_Prompt:_
Answer these questions from the article on Zambia's death row:
(a) How many cells are there on death row?
(b) On what date was Churchill Malama condemned to death?
(c) In what year did Zambia become independent?

START Given passage

Catholic Information Service for Africa Nairobi
It's Hell On Earth for Hundreds of Death Row Inmates
Lusaka - The common prayer of those on Zambia's jam-packed death row is for divine intervention to end their hell on earth and let the waiting hangman carry out his job speedily.
"It is so painful to be in suspense, we would pray to be hanged," Churchill Malama, 33, who was recently released, recounted to Inter Press Service. Malama spent three years on death row in the Mukobeko Maximum Security Prison, located in the central town of Kabwe. His death sentence for murder was overturned by the Supreme Court in March.
The "torment and trauma" of life on death row were relieved only by worship and the exchange of words between inmates. "There are no activities there to relax your mind," Malama said.
He described as "painful and degrading" the living conditions for the condemned, crammed into the 48 cells on death row: "Each cell - measuring just two-and-a-half metres by two metres - is supposed to have just one or two inmates, but there were five or six of us with two mattresses to share."
There was no sanitation or ventilation. "We improvised toilets by cutting up five or two-and-a-half litre plastic containers for human waste. It was traumatic," Malama said.
During the day, death row inmates - totalling 306 at the time of his release - were let out of their cells. But the space in which they could move about was only three metres wide and 30 metres long, he said.
Malama recalled the traumatic day, Feb 10, 2005, when he was condemned to death by the High Court in the capital, Lusaka, after being held for four years as a remand prisoner.
Malama was loaded onto a truck with five other inmates, also condemned that day and taken at high speed to Kabwe. Twice in the years afterwards he attended Supreme Court appeal hearings. But his case was adjourned each time. On the third occasion, this year, the court set him free.
"I couldn't hold back my tears. I couldn't believe I was out of hell," Malama said. He intends to join the country's anti-death penalty campaign.
Campaigners interviewed by IPS expressed scepticism that Zambia would soon abolish the death penalty.
Bishop Enocent Silwamba, executive director of the Prison Fellowship of Zambia, strongly criticised Zambia's failure to do away with the death penalty. "With our imperfect criminal justice system, not everyone sentenced to death has committed a crime," he told IPS.
Since Zambia's independence in 1964, 53 people are believed to have been executed by hanging. In 2004, President Levy Mwanawasa promised not to sign any death warrants.

END Given passage
START Information provided

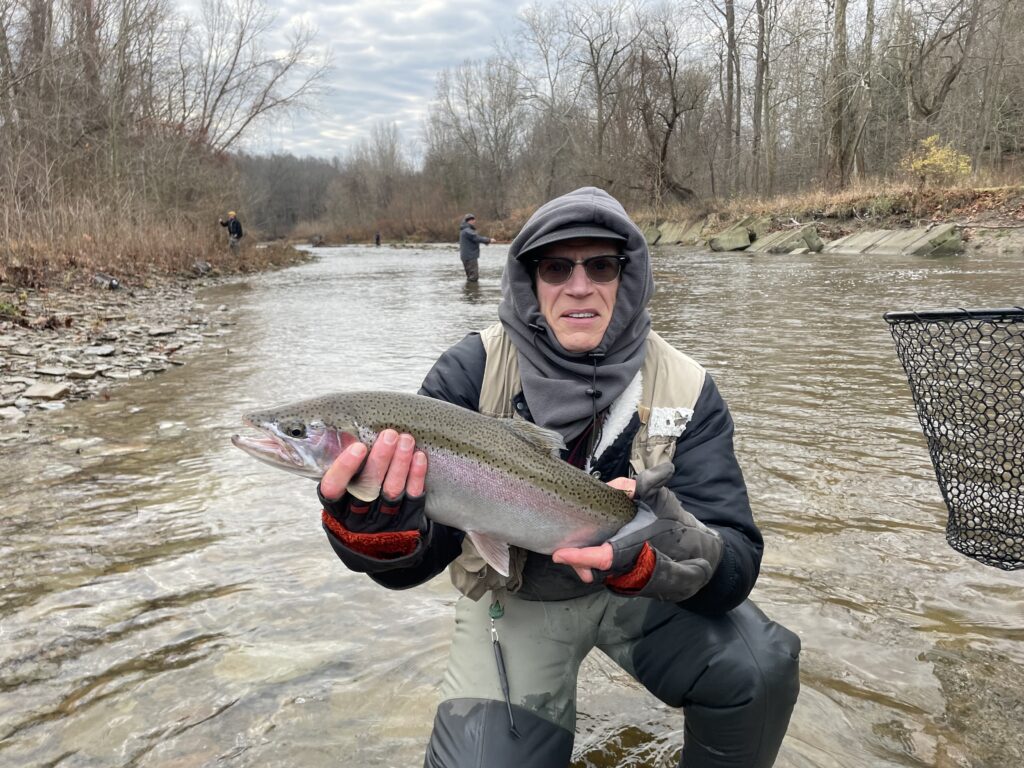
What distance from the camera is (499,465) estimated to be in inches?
76.4

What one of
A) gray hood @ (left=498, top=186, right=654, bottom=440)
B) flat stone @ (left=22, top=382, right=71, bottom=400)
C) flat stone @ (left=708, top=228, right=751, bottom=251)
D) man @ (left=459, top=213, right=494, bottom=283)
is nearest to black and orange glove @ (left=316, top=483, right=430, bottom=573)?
gray hood @ (left=498, top=186, right=654, bottom=440)

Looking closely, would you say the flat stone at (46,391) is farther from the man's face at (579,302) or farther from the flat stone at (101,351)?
the man's face at (579,302)

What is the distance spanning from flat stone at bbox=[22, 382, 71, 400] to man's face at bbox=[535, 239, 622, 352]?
5630 millimetres

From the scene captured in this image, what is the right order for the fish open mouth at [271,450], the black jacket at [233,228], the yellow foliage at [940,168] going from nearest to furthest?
the fish open mouth at [271,450] < the yellow foliage at [940,168] < the black jacket at [233,228]

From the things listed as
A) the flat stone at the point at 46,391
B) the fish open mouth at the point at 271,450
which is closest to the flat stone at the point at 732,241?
the flat stone at the point at 46,391

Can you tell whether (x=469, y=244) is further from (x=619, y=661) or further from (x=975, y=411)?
(x=619, y=661)

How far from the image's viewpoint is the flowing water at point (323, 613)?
219 centimetres

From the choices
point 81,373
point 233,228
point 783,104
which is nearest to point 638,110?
point 783,104

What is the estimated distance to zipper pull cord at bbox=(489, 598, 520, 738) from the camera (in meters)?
1.86

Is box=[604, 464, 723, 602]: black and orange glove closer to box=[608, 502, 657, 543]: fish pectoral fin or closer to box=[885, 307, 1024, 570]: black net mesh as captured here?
box=[608, 502, 657, 543]: fish pectoral fin

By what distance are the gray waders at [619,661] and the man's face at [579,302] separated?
31.9 inches

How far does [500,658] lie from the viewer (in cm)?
197

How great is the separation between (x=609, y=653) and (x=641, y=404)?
0.80 m

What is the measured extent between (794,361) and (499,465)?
6.51 metres
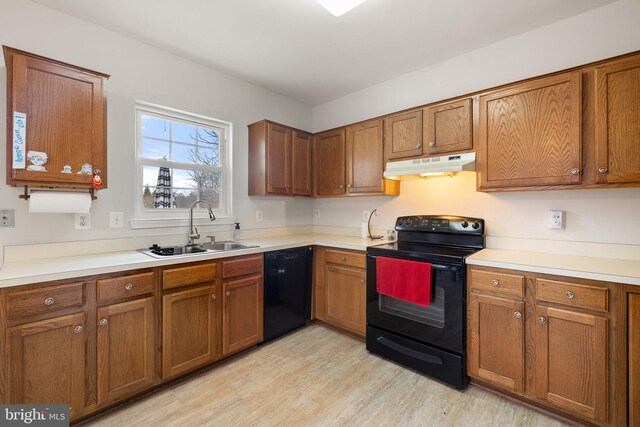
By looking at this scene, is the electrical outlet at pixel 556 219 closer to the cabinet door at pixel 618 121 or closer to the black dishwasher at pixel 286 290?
the cabinet door at pixel 618 121

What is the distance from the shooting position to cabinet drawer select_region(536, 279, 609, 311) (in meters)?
1.53

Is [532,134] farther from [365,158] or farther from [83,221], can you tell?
[83,221]

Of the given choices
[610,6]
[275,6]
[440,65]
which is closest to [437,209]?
[440,65]

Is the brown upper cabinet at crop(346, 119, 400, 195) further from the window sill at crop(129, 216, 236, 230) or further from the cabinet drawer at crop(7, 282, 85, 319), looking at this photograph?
the cabinet drawer at crop(7, 282, 85, 319)

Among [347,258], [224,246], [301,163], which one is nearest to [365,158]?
[301,163]

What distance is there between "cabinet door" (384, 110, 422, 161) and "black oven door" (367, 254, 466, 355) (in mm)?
1012

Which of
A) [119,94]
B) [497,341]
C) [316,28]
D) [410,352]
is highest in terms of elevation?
[316,28]

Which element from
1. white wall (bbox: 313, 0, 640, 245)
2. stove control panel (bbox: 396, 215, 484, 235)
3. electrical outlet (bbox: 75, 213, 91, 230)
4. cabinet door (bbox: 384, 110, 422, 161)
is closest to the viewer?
white wall (bbox: 313, 0, 640, 245)

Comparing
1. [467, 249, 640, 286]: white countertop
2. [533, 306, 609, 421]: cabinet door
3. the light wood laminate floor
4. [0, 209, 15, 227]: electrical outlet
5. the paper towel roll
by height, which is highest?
the paper towel roll

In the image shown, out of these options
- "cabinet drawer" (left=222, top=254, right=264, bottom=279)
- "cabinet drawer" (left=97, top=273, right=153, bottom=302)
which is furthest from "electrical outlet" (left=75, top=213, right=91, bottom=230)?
"cabinet drawer" (left=222, top=254, right=264, bottom=279)

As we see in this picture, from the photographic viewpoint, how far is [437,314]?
6.95 ft

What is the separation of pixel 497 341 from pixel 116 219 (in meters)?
2.93

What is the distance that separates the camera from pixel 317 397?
6.32ft

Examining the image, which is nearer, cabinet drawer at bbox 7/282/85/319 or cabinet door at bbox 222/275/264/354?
cabinet drawer at bbox 7/282/85/319
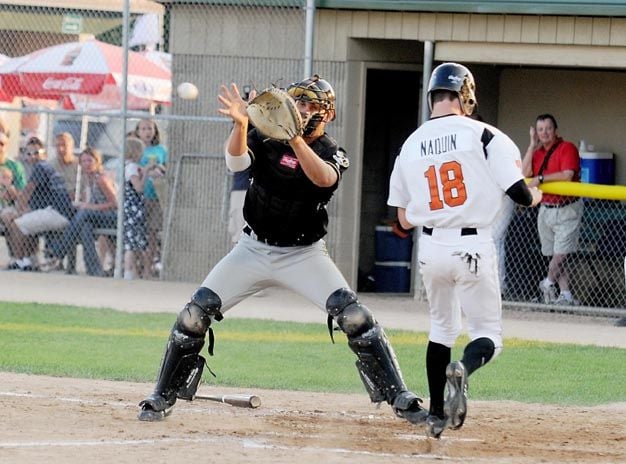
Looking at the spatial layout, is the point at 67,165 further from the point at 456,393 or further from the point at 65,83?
the point at 456,393

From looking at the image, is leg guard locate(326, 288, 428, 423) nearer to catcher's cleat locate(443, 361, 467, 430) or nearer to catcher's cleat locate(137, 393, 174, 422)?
catcher's cleat locate(443, 361, 467, 430)

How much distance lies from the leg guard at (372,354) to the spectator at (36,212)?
1019 cm

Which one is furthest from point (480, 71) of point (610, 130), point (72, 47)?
point (72, 47)

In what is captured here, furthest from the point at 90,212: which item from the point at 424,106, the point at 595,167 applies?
the point at 595,167

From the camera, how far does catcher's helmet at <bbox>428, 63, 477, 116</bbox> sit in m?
7.32

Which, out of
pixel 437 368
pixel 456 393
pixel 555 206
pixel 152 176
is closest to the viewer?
pixel 456 393

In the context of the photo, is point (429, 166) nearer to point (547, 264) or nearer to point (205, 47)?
point (547, 264)

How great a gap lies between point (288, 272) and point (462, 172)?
1181 millimetres

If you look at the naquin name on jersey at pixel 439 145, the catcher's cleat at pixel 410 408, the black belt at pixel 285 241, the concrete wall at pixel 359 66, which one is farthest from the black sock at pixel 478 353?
the concrete wall at pixel 359 66

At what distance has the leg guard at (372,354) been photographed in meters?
7.60

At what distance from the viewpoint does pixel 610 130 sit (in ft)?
53.6

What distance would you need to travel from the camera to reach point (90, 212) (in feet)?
56.9

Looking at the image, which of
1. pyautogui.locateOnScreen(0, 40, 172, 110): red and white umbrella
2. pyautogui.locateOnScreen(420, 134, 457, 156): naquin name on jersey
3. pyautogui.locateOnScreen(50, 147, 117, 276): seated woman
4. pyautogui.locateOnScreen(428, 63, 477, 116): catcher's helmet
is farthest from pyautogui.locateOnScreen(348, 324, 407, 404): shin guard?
pyautogui.locateOnScreen(0, 40, 172, 110): red and white umbrella

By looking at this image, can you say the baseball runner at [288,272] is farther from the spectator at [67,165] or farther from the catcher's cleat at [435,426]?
the spectator at [67,165]
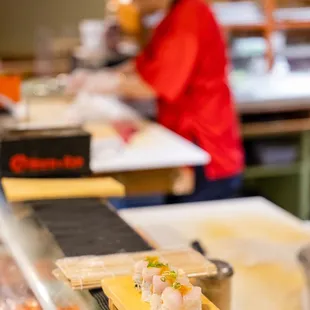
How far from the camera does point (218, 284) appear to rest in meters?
1.20

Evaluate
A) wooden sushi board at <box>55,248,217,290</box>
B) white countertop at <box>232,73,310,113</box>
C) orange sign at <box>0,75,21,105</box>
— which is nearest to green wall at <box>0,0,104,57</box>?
white countertop at <box>232,73,310,113</box>

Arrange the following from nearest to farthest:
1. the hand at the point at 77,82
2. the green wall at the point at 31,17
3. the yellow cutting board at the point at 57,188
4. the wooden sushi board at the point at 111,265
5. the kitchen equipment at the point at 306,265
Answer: the wooden sushi board at the point at 111,265
the kitchen equipment at the point at 306,265
the yellow cutting board at the point at 57,188
the hand at the point at 77,82
the green wall at the point at 31,17

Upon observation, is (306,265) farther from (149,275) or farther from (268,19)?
(268,19)

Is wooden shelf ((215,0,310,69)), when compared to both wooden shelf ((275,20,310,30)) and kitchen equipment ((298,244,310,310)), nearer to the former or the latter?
wooden shelf ((275,20,310,30))

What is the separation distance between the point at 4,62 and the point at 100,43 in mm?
858

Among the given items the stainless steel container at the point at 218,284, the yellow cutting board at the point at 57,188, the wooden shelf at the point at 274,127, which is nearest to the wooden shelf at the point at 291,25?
the wooden shelf at the point at 274,127

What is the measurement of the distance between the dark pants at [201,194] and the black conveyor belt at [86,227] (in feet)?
4.00

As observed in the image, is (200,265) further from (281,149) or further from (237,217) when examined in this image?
(281,149)

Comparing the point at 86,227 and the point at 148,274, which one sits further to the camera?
the point at 86,227

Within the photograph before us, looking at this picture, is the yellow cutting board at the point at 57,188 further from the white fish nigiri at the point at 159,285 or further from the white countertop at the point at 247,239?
the white fish nigiri at the point at 159,285

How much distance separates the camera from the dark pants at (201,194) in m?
2.93

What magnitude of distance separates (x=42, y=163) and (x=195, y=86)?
1.30 meters

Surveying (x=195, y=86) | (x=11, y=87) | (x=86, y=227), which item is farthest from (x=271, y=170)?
(x=86, y=227)

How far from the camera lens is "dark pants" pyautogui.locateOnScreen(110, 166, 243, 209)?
9.62 ft
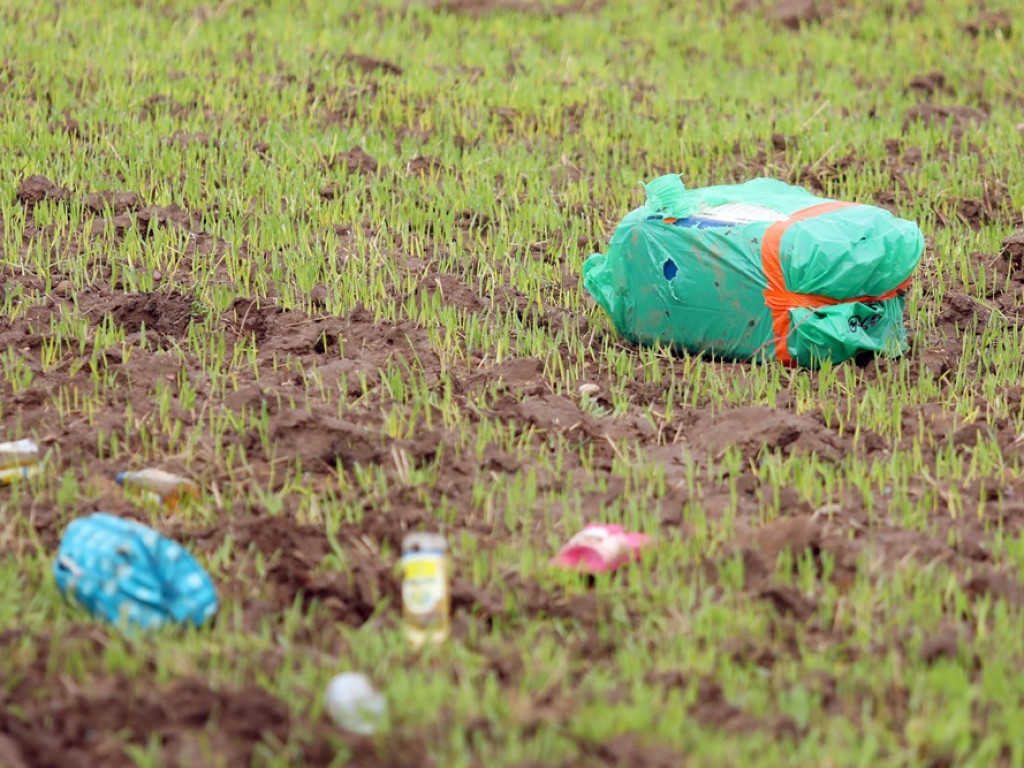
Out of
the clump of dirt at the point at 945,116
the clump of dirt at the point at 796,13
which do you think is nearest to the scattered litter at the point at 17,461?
the clump of dirt at the point at 945,116

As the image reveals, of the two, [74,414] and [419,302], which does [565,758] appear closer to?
[74,414]

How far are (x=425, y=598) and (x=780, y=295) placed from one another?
6.68 feet

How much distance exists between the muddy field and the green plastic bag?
0.14 m

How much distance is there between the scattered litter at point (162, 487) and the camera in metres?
3.72

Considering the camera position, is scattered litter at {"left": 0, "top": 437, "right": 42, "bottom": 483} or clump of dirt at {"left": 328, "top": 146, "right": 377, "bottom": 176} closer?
scattered litter at {"left": 0, "top": 437, "right": 42, "bottom": 483}

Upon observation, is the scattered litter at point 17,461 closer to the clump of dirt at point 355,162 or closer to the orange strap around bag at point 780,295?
the orange strap around bag at point 780,295

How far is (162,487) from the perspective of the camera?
3.72 metres

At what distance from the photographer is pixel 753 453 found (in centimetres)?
405

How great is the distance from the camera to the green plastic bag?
15.0 ft

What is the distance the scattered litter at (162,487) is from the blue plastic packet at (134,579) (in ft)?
1.63

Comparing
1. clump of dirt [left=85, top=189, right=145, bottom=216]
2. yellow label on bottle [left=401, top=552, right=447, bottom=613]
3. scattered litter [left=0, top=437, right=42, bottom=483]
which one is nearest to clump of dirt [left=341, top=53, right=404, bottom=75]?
clump of dirt [left=85, top=189, right=145, bottom=216]

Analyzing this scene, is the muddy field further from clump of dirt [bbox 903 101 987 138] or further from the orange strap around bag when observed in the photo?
the orange strap around bag

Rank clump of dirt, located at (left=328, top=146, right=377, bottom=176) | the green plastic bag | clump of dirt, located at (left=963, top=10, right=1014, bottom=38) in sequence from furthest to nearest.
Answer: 1. clump of dirt, located at (left=963, top=10, right=1014, bottom=38)
2. clump of dirt, located at (left=328, top=146, right=377, bottom=176)
3. the green plastic bag

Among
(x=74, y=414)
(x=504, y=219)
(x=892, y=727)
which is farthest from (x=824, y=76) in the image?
(x=892, y=727)
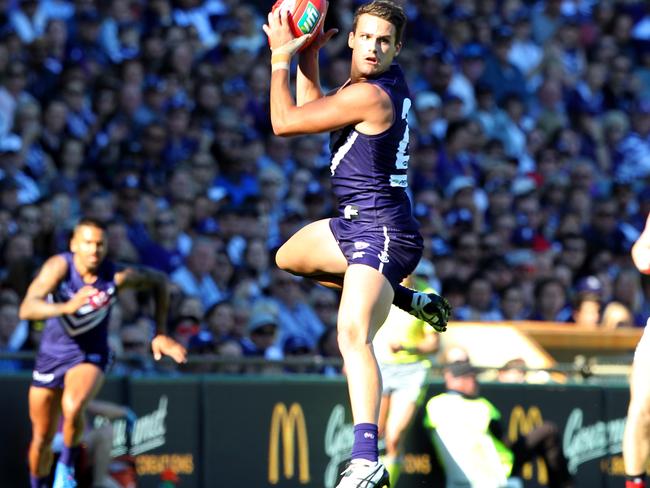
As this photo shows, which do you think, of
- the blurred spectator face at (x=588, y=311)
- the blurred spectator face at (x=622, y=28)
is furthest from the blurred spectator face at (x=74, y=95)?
the blurred spectator face at (x=622, y=28)

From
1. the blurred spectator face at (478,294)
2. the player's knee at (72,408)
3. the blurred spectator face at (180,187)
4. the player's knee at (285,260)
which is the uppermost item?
the blurred spectator face at (180,187)

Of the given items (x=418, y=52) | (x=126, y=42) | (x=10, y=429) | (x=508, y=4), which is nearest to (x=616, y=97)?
(x=508, y=4)

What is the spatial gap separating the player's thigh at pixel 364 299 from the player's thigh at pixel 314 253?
0.76ft

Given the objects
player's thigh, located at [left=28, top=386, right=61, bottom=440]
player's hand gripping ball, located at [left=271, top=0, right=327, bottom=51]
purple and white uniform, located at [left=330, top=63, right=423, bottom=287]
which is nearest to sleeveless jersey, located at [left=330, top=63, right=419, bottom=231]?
purple and white uniform, located at [left=330, top=63, right=423, bottom=287]

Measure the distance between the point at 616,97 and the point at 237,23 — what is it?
677 centimetres

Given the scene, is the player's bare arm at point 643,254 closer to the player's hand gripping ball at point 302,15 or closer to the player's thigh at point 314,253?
the player's thigh at point 314,253

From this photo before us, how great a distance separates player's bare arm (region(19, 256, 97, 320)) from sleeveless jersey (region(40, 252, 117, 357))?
0.10 meters

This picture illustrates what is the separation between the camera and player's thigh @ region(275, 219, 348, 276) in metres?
7.94

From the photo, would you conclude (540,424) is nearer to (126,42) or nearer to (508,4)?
(126,42)

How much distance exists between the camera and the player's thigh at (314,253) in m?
7.94

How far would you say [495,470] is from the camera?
39.7ft

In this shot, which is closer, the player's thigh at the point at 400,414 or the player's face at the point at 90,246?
the player's face at the point at 90,246

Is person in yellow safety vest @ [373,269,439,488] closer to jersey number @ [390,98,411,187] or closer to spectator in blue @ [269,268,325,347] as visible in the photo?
spectator in blue @ [269,268,325,347]

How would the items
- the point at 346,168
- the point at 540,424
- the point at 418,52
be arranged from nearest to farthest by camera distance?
the point at 346,168
the point at 540,424
the point at 418,52
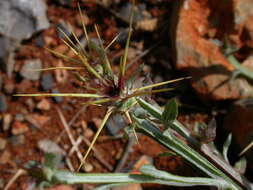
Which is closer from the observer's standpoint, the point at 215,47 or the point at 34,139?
the point at 215,47

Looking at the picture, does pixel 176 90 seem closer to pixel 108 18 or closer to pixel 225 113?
pixel 225 113

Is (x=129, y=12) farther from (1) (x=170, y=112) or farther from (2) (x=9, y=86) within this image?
(1) (x=170, y=112)

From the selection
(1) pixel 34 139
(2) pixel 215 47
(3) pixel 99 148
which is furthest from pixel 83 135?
(2) pixel 215 47

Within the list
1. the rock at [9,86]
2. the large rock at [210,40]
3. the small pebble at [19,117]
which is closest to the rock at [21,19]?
the rock at [9,86]

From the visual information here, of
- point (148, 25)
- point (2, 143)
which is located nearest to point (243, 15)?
point (148, 25)

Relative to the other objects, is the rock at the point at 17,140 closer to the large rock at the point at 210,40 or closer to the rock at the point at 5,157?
the rock at the point at 5,157
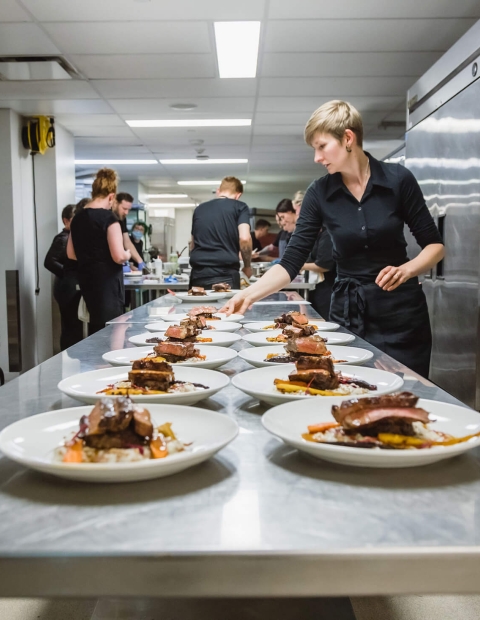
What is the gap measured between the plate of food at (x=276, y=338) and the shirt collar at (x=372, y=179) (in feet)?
2.35

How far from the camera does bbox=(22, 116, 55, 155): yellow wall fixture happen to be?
6375mm

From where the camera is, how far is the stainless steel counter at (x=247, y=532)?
0.56 m

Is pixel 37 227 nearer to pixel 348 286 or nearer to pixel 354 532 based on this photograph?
pixel 348 286

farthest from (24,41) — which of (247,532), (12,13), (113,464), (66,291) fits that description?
(247,532)

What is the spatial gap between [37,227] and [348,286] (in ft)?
17.4

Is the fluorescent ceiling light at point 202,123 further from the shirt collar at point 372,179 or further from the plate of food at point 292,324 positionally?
the plate of food at point 292,324

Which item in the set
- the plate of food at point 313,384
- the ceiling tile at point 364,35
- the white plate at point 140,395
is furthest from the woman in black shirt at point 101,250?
the plate of food at point 313,384

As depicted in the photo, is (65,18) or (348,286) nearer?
(348,286)

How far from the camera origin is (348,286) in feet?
7.68

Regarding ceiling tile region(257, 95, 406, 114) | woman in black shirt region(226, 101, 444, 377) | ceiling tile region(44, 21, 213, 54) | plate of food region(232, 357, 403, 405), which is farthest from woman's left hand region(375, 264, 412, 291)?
ceiling tile region(257, 95, 406, 114)

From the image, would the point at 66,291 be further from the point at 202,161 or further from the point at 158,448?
the point at 158,448

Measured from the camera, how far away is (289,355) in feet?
4.66

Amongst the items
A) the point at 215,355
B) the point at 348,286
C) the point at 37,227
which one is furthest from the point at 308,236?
the point at 37,227

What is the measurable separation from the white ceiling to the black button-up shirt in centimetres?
182
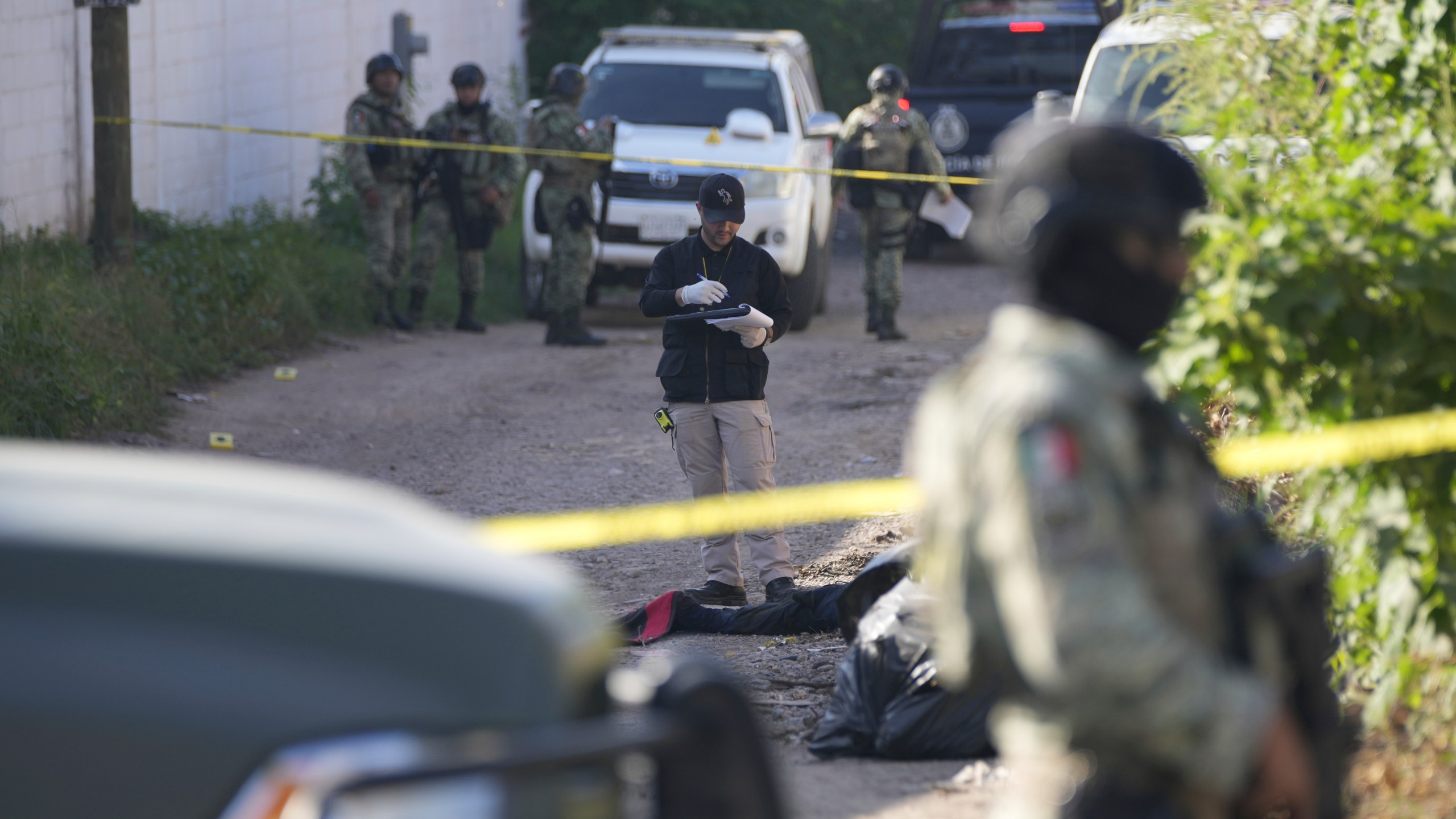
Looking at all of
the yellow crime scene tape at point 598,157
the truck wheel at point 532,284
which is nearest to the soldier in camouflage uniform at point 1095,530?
the yellow crime scene tape at point 598,157

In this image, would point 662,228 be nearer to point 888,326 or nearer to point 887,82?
point 888,326

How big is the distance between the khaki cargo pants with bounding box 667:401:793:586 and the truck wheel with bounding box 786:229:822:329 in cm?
623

END Information provided

_Response:_
(a) 48
(b) Feb 10, 2005
(c) 1964